* Problem: Reproduce the data from the line containing "Which reference is" through the end of the data, including both ends.

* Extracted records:
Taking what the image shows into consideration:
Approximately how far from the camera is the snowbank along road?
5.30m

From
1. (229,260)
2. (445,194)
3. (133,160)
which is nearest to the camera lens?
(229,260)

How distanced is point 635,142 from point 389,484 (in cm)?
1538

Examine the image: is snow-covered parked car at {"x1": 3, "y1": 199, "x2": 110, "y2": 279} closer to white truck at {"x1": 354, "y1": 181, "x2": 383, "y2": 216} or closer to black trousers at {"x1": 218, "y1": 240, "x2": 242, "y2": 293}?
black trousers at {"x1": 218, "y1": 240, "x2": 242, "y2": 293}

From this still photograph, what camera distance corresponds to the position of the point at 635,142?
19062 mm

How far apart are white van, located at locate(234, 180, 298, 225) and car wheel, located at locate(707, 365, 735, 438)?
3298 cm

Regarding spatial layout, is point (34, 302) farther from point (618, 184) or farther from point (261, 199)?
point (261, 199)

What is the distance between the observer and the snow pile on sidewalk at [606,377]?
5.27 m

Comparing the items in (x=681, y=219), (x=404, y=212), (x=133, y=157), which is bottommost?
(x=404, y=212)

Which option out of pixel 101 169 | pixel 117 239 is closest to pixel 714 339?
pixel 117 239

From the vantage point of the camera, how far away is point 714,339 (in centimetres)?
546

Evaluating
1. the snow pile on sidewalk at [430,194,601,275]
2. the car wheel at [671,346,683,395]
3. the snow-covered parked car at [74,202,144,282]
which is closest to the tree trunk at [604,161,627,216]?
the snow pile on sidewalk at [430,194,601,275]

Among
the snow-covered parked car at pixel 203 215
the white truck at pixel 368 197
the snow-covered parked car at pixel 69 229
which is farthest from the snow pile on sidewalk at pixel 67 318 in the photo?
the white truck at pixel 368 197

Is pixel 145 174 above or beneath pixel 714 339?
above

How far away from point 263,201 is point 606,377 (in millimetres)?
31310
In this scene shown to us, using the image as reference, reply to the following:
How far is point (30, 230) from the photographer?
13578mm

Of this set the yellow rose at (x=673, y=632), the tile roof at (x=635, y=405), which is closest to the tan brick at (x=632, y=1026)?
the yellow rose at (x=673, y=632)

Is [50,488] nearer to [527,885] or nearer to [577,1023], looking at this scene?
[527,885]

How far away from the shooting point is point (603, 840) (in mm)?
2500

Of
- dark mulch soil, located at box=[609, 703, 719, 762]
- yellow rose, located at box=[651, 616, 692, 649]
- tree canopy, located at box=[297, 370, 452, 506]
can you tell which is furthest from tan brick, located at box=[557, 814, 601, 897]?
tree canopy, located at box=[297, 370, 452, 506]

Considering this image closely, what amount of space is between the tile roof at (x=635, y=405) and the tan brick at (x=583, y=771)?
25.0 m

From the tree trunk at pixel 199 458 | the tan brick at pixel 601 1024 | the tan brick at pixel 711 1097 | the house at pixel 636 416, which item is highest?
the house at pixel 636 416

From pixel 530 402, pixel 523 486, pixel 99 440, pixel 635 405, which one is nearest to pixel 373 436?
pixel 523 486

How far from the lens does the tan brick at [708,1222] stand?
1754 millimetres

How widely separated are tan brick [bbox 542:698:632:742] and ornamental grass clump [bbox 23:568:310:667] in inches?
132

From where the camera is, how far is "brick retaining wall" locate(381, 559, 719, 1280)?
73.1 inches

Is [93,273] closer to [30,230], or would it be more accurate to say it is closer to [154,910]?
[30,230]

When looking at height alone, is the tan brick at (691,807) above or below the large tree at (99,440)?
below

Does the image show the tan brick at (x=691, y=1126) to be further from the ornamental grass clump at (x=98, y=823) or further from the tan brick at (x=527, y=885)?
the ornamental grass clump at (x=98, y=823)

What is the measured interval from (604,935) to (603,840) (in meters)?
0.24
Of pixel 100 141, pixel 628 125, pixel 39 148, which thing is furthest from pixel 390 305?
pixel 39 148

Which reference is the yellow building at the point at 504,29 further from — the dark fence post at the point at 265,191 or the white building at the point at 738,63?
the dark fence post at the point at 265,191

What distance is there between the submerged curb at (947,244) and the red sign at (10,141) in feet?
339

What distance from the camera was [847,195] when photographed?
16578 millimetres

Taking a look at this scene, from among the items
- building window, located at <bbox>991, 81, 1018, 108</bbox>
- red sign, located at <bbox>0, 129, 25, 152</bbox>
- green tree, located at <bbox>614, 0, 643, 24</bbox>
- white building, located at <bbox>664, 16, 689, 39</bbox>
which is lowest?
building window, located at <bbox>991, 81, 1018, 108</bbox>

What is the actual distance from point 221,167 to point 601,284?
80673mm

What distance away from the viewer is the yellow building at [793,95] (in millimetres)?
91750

* Answer to the problem:
Which reference is the yellow building at the point at 504,29 further from — the dark fence post at the point at 265,191 or the white building at the point at 738,63?
the dark fence post at the point at 265,191

What distance is there between the submerged curb at (947,244) and the red sign at (10,141) in feet?
339

What distance from the camera was [847,195] when photographed?
16578 millimetres

Taking a look at this scene, from among the items
- building window, located at <bbox>991, 81, 1018, 108</bbox>
- red sign, located at <bbox>0, 129, 25, 152</bbox>
- green tree, located at <bbox>614, 0, 643, 24</bbox>
- white building, located at <bbox>664, 16, 689, 39</bbox>
which is lowest?
building window, located at <bbox>991, 81, 1018, 108</bbox>

What is the actual distance from point 221,167 to point 601,284?
80673mm

What distance away from the viewer is the yellow building at [793,95] (in millimetres)?
91750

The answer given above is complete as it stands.